Cray’s taking blues stylings right next door to Paramount
Courtesy Paramount Theater
Robert Cray of “Smoking Gun” and “The Forecast (Calls for Pain)” fame now has his original bass player back in the fold.
The hands on the clock pointed to high noon when the telephone rang.
Robert Cray, world-renowned guitarist and five-time Grammy winner, was right on time. The bluesman’s old-school punctuality was refreshing, but no more so than the unassuming genuineness conveyed in his mellow voice.
It’s a voice with soulful depth, able to elevate great songs to classic status like “Phone Booth” and “Right Next Door (Because of Me).” Entertainers as varied as Eric Clapton, Tina Turner, Bonnie Raitt and Diana Ross have lavished Cray with praise.
The man who is given credit for spearheading the “blues revival” in the 1980s has seemingly managed to keep the accolades from going to his head. Perhaps his choice of genre helps.
“I like the emotions that come out of the music,” Cray said of the blues. “I like the honesty in the stories about people’s personal lives. To me, that’s a place I like to be.”
At 8 p.m. Saturday the Robert Cray Band will go to that place via the stage of the Paramount Theater. The quartet is on tour in support of its most recent album, “This Time.”
The title refers to a song on the CD, as well as recent personnel changes in the band. In a sense Cray went back in order to move forward by reuniting with bassist Richard Cousins, one of the founding members of the band.
Jim Pugh plays organ and piano and Tony Braunagel is on drums. Opening for the band is local blues guitarist and singer Eli Cook, who paid the same courtesy to B.B. King when he performed at the Paramount in 2007.

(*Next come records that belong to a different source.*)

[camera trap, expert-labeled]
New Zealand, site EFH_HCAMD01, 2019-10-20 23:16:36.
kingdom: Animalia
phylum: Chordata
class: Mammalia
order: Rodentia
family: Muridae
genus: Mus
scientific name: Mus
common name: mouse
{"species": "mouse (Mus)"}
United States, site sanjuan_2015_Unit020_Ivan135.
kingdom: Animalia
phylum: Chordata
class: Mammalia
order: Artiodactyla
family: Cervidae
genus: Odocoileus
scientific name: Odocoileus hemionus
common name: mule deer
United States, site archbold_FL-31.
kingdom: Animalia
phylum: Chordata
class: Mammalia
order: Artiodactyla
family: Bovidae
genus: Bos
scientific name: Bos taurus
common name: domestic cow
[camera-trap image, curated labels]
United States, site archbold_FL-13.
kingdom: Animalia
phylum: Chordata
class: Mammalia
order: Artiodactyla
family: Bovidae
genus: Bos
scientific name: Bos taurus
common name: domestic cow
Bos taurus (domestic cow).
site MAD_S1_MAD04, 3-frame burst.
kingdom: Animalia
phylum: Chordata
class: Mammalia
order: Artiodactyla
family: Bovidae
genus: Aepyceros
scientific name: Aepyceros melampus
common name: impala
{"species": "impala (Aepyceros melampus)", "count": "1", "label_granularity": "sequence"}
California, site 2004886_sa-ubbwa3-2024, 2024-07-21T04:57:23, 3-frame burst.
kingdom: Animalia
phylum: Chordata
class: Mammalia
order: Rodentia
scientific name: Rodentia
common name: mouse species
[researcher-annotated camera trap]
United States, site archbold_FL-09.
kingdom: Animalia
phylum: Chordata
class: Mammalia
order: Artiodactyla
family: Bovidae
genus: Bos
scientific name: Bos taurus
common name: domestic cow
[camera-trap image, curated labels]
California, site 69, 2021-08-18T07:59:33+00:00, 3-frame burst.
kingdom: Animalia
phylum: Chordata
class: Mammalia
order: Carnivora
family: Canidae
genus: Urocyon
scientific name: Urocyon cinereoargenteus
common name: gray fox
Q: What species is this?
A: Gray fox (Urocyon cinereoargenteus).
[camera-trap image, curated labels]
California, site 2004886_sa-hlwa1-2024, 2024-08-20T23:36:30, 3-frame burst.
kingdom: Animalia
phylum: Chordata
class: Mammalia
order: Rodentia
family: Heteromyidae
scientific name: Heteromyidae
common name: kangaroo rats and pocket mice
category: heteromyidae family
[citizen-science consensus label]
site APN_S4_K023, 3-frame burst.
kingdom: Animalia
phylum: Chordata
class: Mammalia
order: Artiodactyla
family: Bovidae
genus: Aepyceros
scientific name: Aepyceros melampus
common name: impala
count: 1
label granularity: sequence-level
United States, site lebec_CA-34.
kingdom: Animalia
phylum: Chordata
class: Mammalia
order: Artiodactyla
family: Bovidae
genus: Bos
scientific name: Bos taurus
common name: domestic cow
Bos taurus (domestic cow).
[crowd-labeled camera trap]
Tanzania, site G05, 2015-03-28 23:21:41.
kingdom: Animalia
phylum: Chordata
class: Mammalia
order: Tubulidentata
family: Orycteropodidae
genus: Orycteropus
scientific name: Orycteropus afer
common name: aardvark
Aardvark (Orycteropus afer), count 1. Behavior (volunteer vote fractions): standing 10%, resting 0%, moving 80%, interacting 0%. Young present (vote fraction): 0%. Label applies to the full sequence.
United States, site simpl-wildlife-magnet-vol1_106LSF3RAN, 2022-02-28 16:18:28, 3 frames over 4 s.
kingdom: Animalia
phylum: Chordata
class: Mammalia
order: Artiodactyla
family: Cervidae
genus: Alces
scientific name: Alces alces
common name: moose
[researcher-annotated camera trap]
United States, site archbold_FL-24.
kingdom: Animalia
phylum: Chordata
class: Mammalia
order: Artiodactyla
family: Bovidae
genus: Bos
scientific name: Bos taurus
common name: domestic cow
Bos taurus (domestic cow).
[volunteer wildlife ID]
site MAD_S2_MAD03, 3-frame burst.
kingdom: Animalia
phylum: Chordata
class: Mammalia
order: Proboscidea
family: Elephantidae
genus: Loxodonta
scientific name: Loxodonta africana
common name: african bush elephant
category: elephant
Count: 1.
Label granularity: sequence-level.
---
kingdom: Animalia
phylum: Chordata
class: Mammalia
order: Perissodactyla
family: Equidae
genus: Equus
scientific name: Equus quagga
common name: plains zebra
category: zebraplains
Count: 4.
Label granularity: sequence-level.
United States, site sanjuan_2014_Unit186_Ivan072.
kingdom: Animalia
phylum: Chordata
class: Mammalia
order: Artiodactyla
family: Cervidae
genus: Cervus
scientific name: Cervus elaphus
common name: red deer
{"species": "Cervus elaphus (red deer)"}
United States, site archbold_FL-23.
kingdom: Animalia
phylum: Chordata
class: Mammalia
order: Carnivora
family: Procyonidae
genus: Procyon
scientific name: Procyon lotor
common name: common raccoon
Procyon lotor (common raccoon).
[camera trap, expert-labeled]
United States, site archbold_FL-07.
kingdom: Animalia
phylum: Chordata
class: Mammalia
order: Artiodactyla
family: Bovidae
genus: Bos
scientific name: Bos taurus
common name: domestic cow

Reconnecting with Cousins has delighted Cray no end. Best friends, they studied the blues together during their formative years and collaborated on the Grammy-winning albums “Strong Persuader” and “Don’t Be Afraid of the Dark.”
“I first met Richard in 1969 at a jam session in Washington state, where we both lived,” Cray said. “Our families were both military and we remained friends.
“We got a place together in 1972, and in ’74 we left Washington and moved to Eugene, Oregon, where we started the band. We made the changes in the band back in November, and rehearsed in December and January to get back on the road.
“We also started bringing in material for the new record, which has some really good blues on it and some soulful things as well. Everybody contributed to the songs on this new record, so it’s a new band with its own material.”
Perhaps as a nod to his old-school roots and to sound purists like Cray, the new record is also available in vinyl. Like many people, Cray has reluctantly accepted continuously changing, and some feel inferior, musical delivery systems.
“I was talking with my wife the other day, and she told me one of the babysitters who came over had never seen a CD before,” Cray said. “Imagine that.
“I bought a lot of CDs when they started coming out, but I still have a lot of vinyl and tons of cassettes.”
Cray, born Aug. 1, 1953, first ventured into music as a youngster via piano lessons. When the Beatles began changing the face of rock music, he changed instruments.
“The Beatles hit, and there was all this excitement,” Cray recalled. “The instrument was the guitar, so everybody in my neighborhood got a guitar, and I followed suit.
“My first guitar was a Harmony Sovereign. Now, I mostly play a Fender Stratocaster. I like the sound, and it’s a good workhorse.”
Cray had been playing guitar for a few years when his father, an Army quartermaster, was stationed at Fort Eustis. When Cray reached the eighth grade he decided it was time to start a band.
“Some friends of mine who I went to school with [in Newport News] started a little band we called the One Way Street,” Cray said. “One of our first gigs was playing a go-go bar in Norfolk.
“The girls were in go-go cages and all that. I don’t know how we got to play there, but it was a lot of fun.
“I wasn’t the singer at that time, but I always had the dream of doing this. I think all the little boys who played guitar had those kind of dreams.
“When I first started I wanted to be a Beatle. Then there were times when I wanted to be Jimi Hendrix or Albert Collins.”
Little boys with new guitars can now dream of one day being able to play like Robert Cray. Few will likely reach that mark, but the guitarist said that’s not the point.
“The most important thing is to have fun with it,” Cray said of the guitar. “People beat themselves up trying to play it. If you beat yourself up, you will always be frustrated. Remember it’s an ongoing process.
“Everybody is at all different levels, and nobody is really a master. All of us are practitioners of the guitar. The whole thing is playing and having fun.
“With this ensemble, we’re on the stage as a team. We’re listening to one another, and we’re just trying to weave in and out of one another’s pockets and just make it a good time.”
The Robert Cray Band is performing at the Paramount Theater at 8 p.m. Saturday. Eli Cook is opening.
Tickets are $29.50, $39.50, $44.50, and can be purchased at www. the paramount.net or at the box office which is open Monday through Friday 10 a.m. to 2 p.m.